Kur’an’a baktığımız zaman bazı ayetlerde dünya kelimesiyle birlikte âhiret kelimesinin zikredildiğini görmekteyiz. Bu ayetlerde dünyada ve âhirette iyilik yapılması tavsiye edilmiş,âhiretin dünyadan daha hayırlı olduğu zikredilmiştir. Kur’an’da, dünyadaki her şeyin insanlar için yaratıldığı belirtilmekle beraber dünyanın aldatıcı bir metâ olduğu, dünyanın sadece bir oyun ve eğlenceden ibâret olduğu da vurgulanmıştır. Dolayısıyla Allah bir yandan dünya nimetlerinin insanlığın hizmetine sunulduğunu buyururken diğer yandan insanı, âhiret hayatını unutacak kadar dünyalıklara dalma konusunda uyarmış, dünyanın faniliğine, dünya nimetlerinin aldatıcılığına dikkat çekmiştir. (Bakara, 2/201; Âraf, 7/156; Duha, 93/4; Bakara, 2/29; Âli-İmran, 3/185; En’am, 6/32; Ankebut, 29/64)

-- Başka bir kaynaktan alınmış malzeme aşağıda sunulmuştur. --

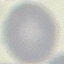 Malaria status: uninfected. Automatically extracted cell patch, resized to 64 × 64 pixels. Giemsa-stained preparation. Photographed with a smartphone camera at the microscope eyepiece. Thin smear of blood.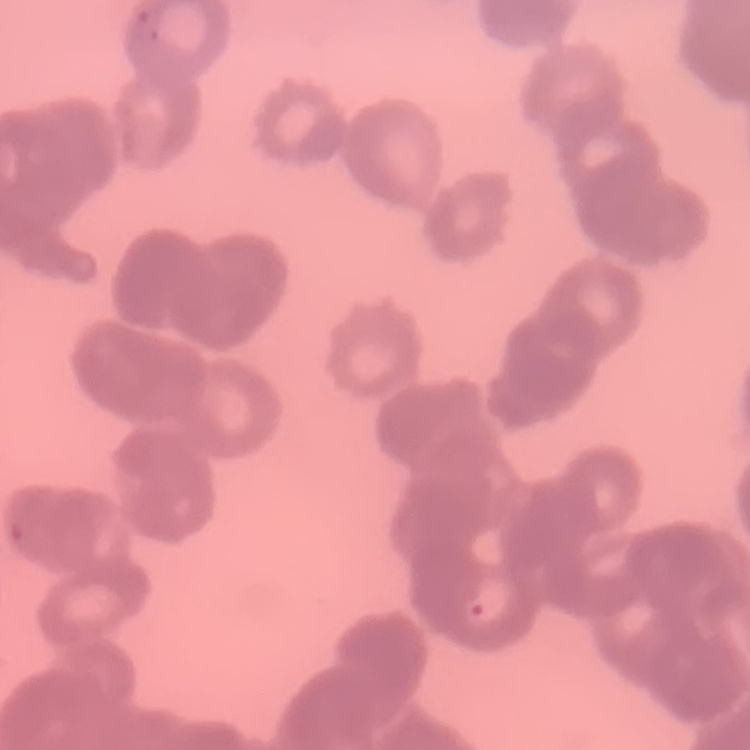

The erythrocytes show rouleaux formation. Field's or Giemsa stain. One tile cut from a larger photomicrograph. Thin blood film.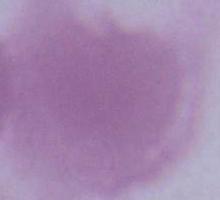

Summary:
  - Identification: erythrocyte
  - Modality: micrograph
  - Magnification: 1000xGive the extent of all Trypanosoma brucei.
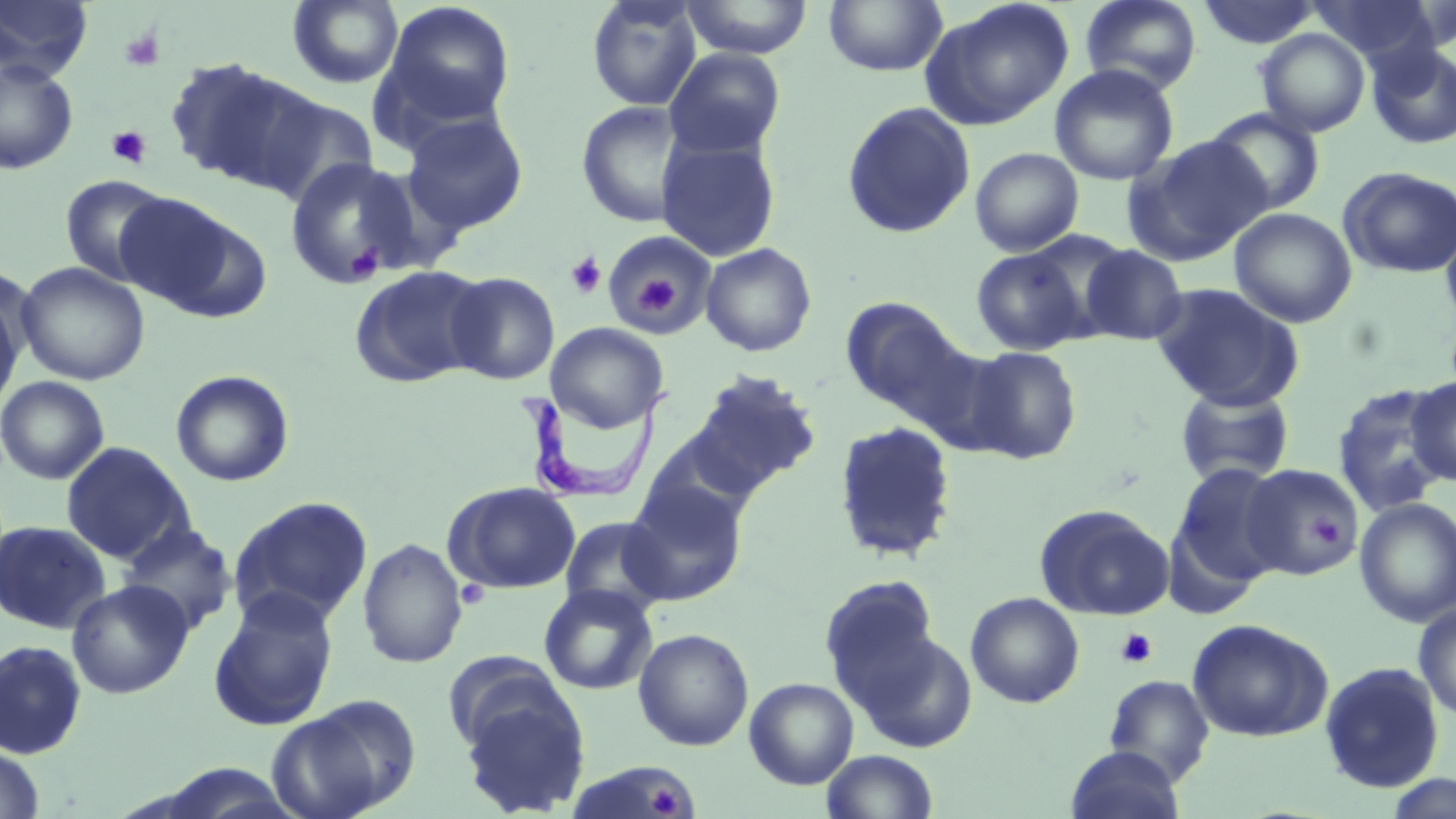
Approximate bounding boxes as (x1,y1)-(x2,y2) corner pairs in pixels.
Trypanosoma brucei: (526,390)-(672,504).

Kur’an’da ifade edilen dünya hayatının menfî yönü ise, kişiyi Allah’ı anmaktan ve yaratılış gayesinden uzaklaştıran ve alıkoyan bir oyun ve eğlence, aldatıcı gelip geçici fâni bir metâ, insanları büyüklenmeye, dolayısıyla da özüne yabancılaşmaya ve imtihanı kaybetmeye götüren bir yaşam biçimi ve süreci olarak nitelenmektedir. Konuyla ilgili vurgulanması gereken bir husus da şudur ki, âyetlerde, bizzat dünya nimetleri, zenginlik, evlat vb. şeylerden ziyade insanın bunlarla ilişkisi sorgulanmakta, dünya hayatı daima âhiret hayatıyla kıyaslanıp değerlendirilmekte, kişinin dünya hayatı uğruna âhireti terk edip sorumluluktan kaçması yerilmektedir. Dünya hayatının zemmedildiği yerler, aslında insanın dünyevileşme sürecinden ibarettir.

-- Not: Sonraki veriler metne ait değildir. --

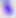
Summary:
  - Magnification: 400x
  - Identification: Toxoplasma gondii
  - Modality: photomicrograph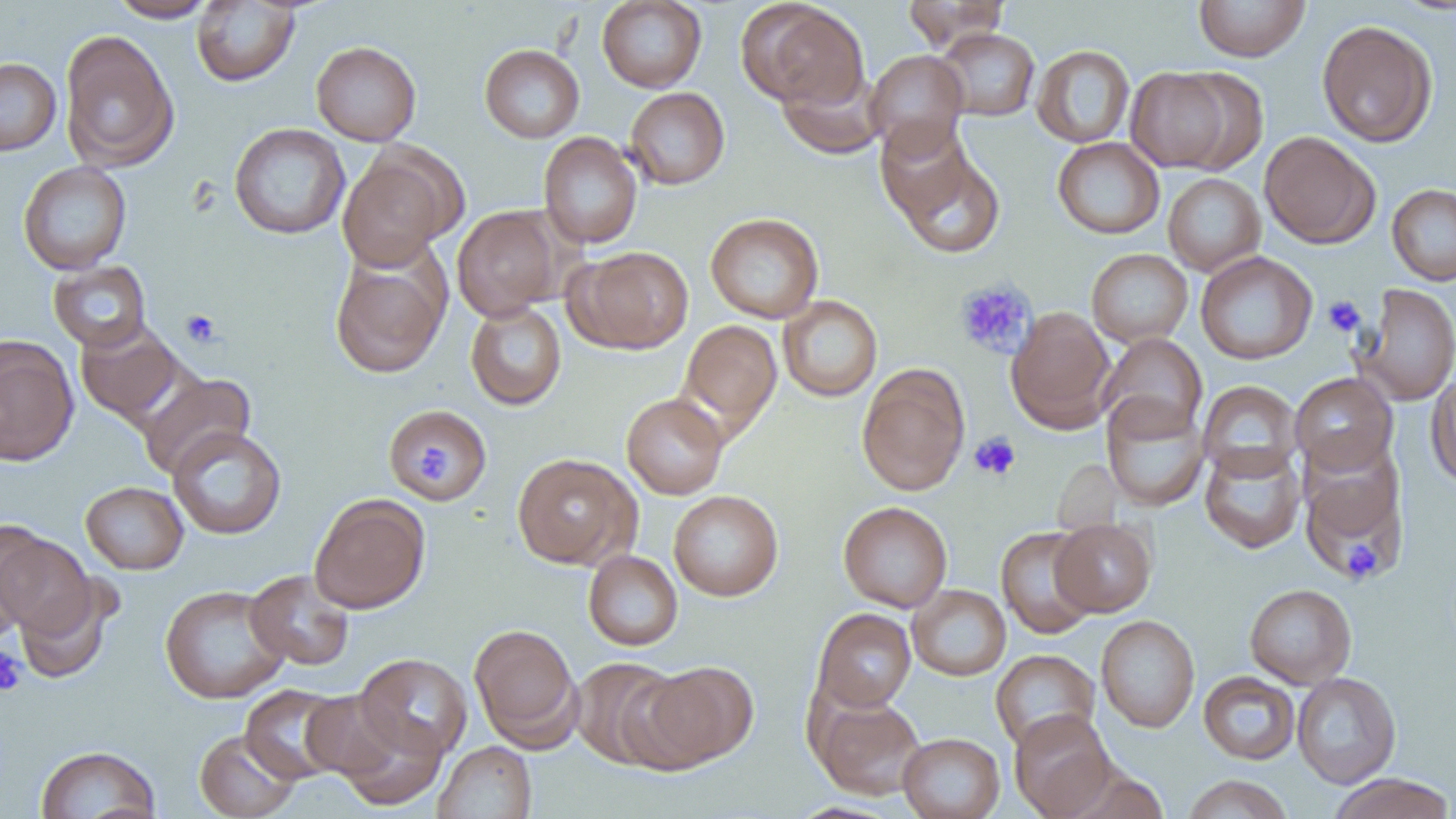
Approximate bounding boxes as [x1, y1, x2, y2] in pixels. Uninfected red blood cell locations: [108, 0, 219, 22], [597, 0, 707, 93], [902, 0, 1011, 52], [191, 1, 300, 87], [1193, 1, 1310, 61], [740, 2, 870, 111], [1316, 20, 1439, 147], [934, 27, 1040, 122], [59, 30, 180, 172], [311, 40, 421, 146], [479, 43, 585, 143], [1032, 45, 1135, 148], [864, 49, 968, 156], [0, 57, 62, 156], [1126, 66, 1239, 173], [777, 67, 885, 160], [624, 87, 730, 190], [229, 122, 350, 240], [1259, 131, 1380, 249], [538, 132, 642, 249], [1052, 137, 1165, 239], [887, 139, 1007, 262], [338, 148, 461, 271], [18, 161, 132, 275], [1163, 173, 1266, 276], [1387, 183, 1456, 286], [452, 205, 565, 320], [705, 212, 824, 324], [570, 245, 694, 354], [1086, 248, 1193, 346], [329, 251, 449, 380], [1196, 251, 1317, 364], [48, 261, 152, 353], [1354, 283, 1456, 405], [778, 295, 883, 402], [465, 301, 567, 410], [1006, 308, 1117, 432], [678, 320, 782, 435], [75, 321, 186, 426], [1098, 333, 1207, 439], [0, 337, 78, 466], [857, 366, 970, 496], [1426, 369, 1456, 489], [138, 372, 255, 479], [1290, 372, 1398, 476], [1197, 380, 1302, 481], [621, 393, 729, 500], [1101, 394, 1210, 512], [384, 404, 489, 505], [167, 426, 287, 540], [1199, 443, 1306, 553], [512, 453, 640, 569], [1300, 458, 1408, 584], [80, 481, 189, 574], [668, 490, 783, 601], [309, 493, 431, 614], [838, 501, 952, 612], [1050, 518, 1157, 616], [996, 527, 1099, 639], [0, 529, 96, 640], [583, 549, 683, 651], [244, 569, 355, 671], [14, 577, 119, 684], [159, 584, 290, 704], [907, 584, 1011, 681], [1244, 584, 1357, 689], [812, 608, 916, 712], [1096, 615, 1200, 732], [468, 622, 583, 750], [990, 649, 1100, 752], [354, 653, 473, 761], [569, 656, 688, 771], [636, 660, 758, 771], [1198, 671, 1300, 765], [1292, 672, 1401, 788], [239, 684, 351, 785], [300, 689, 407, 783], [812, 695, 927, 799], [331, 706, 447, 812], [1009, 709, 1116, 818], [194, 728, 302, 819], [898, 732, 1005, 819], [433, 741, 536, 819], [35, 745, 161, 819], [1327, 773, 1455, 819], [1181, 774, 1293, 819]. Platelet locations: [954, 278, 1038, 359], [1322, 296, 1366, 337], [179, 309, 221, 348], [969, 432, 1020, 480], [411, 440, 454, 485], [1342, 540, 1382, 582], [0, 648, 26, 697]. Slide-level diagnosis: no evidence of blood parasites. Image is 1456×819 pixels. Thin blood smear. Optical microscopy. 1000x magnification. Single field of view.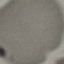

Summary:
  - Result: no malaria parasites detected
  - Image type: cell patch, automatically extracted from a larger field of view and resized to 64 × 64 pixels
  - Stain: Giemsa
  - Preparation: thin blood smear
  - Capture: smartphone through the microscope eyepiece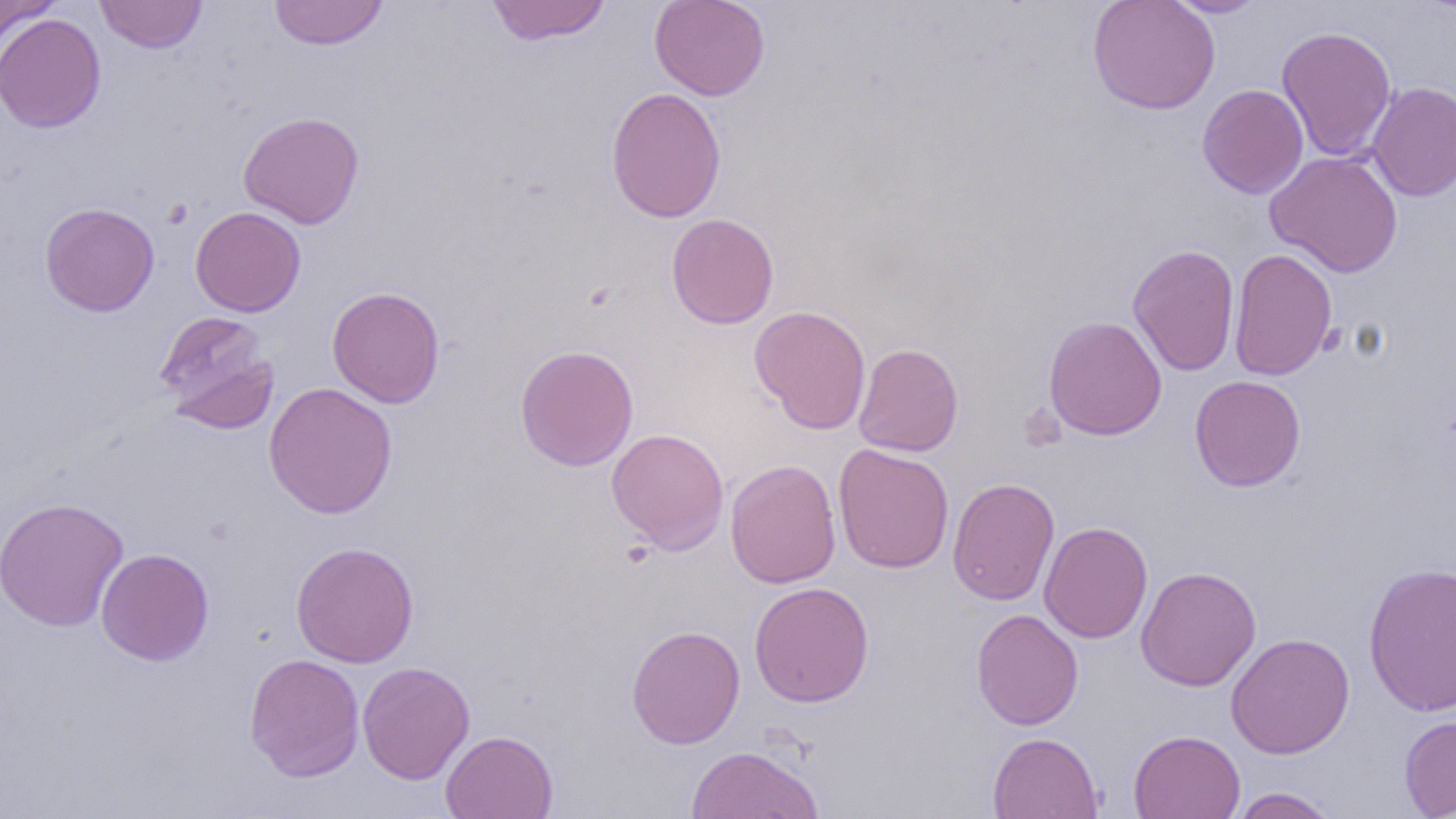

İslâm, yaratılıştan gelen insani özellikleri göz ardı etmeden; âhiret hayatını ihmal eden, uhrevî gerçeklere gözlerini yuman ve hayatı sadece ölüm öncesiyle sınırlayan bir hayat anlayışını onaylamadığı, hatta bu anlayışa şiddetle karşı çıktığı gibi, dünya hayatından bağımsız ve dünyanın âhiret hayatıyla ilgili belirleyici ve şekillendirici niteliğini göz ardı eden bir ruhaniliği de insanlığa sunmamıştır.

"Allah'ın sana verdiği şeylerde âhiret yurdunu ara. Dünyadan da nasibini unutma. Allah'ın sana iyilik yaptığı gibi sen de iyilik yap ve yeryüzünde bozgunculuk isteme. Çünkü Allah, bozguncuları sevmez." (Kasas 28/77)

İslam'ın dünya ve âhirete bakışını ve ikisi arasındaki ilişkiyi değerlendirişini özlü bir şekilde anlatan, konuyla ilgili mutlaka kendisine atıfta bulunulması gereken dini naslardan birisi yukarıdaki ayettir. Burada İslam'ın hayat anlayışı; âhireti aramak, dünyayı unutmamak, Allah'ın bize verdiği-ihsan ettiği şeylerden diğer insanlara vermek ve yeryüzünde fesat (bozgunculuk) çıkarmamak şeklinde dört ilkede özetlenmektedir.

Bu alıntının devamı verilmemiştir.